Despite energy price inflation slowing down after commodity prices have stabilized, headline inflation reached another new record high of 7.5% in April, with core inflation surprising significantly on the upside at 3.5%. The continued building of underlying inflation pressures leaves little room for complacency from ECB and further upside risks loom from food prices in the coming months and tentative signs of wage growth picking up. With the possibility of further disruptions to Russian gas and oil supply looming as the EU readies another sanctions package, the risks to euro inflation remain firmly on the upside in our view.
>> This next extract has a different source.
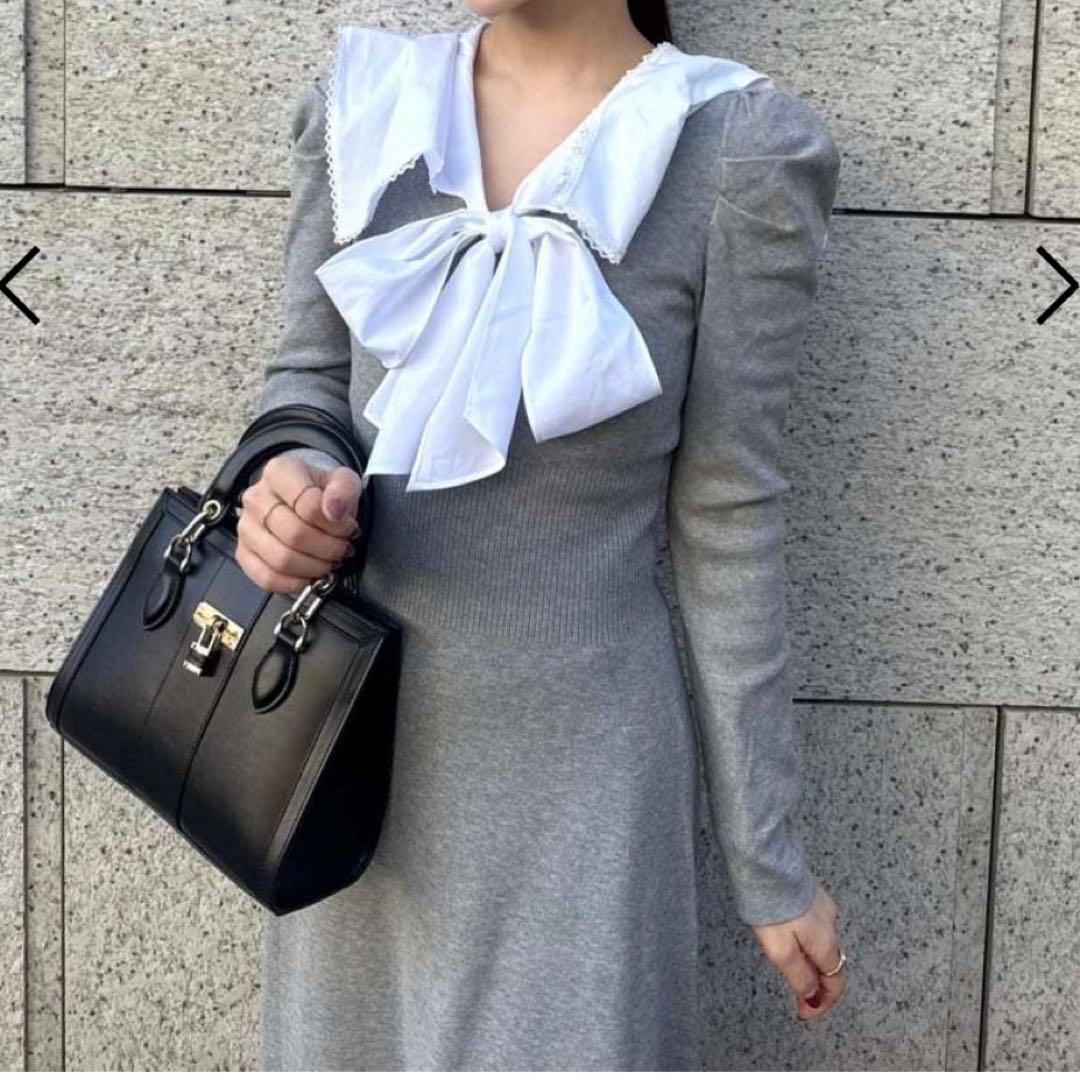 公式 SNIDEL スナイデル セーラーカラーニットワンピース　グレー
With the economy holding up and inflation reaching ever new record highs, a growing number of ECB hawks are advocating a faster policy normalisation pace, especially amid signs of de-anchoring inflation expectations, with market- and survey-based measures now standing above the 2% goal. ECB President Lagarde struck a fairly dovish tone at the April meeting, reiterating the game plan to end QE in Q2 and stressing flexibility and data-dependency. However, a range of Governing Council members have since sent a message of urgency to the market, mentioning the possibility of a hike already in July this year, which is now also our base case. Markets have now priced in a total of 200bp of rate increases until end-2023, but with growth challenges mounting in 2023, we remain sceptical about ECB’s ability to deliver on these hawkish expectations.

Emmanuel Macron won the presidential election run-off against Marine Le Pen, making him the first incumbent to win re-election in France since Jacques Chirac 20 years ago. However, during his second term Macron is facing increasing headwinds, both from the economy and political fragmentation. With only 59% of voters endorsing him for a second term (compared to 66% in 2017), he has to govern a divided country and the weaker mandate could make it challenging for Macron to push ahead with his ambitious reforms of the pension, health and education system. To what degree he can implement his plans will depend on parliamentary elections held on 12 and 19 June.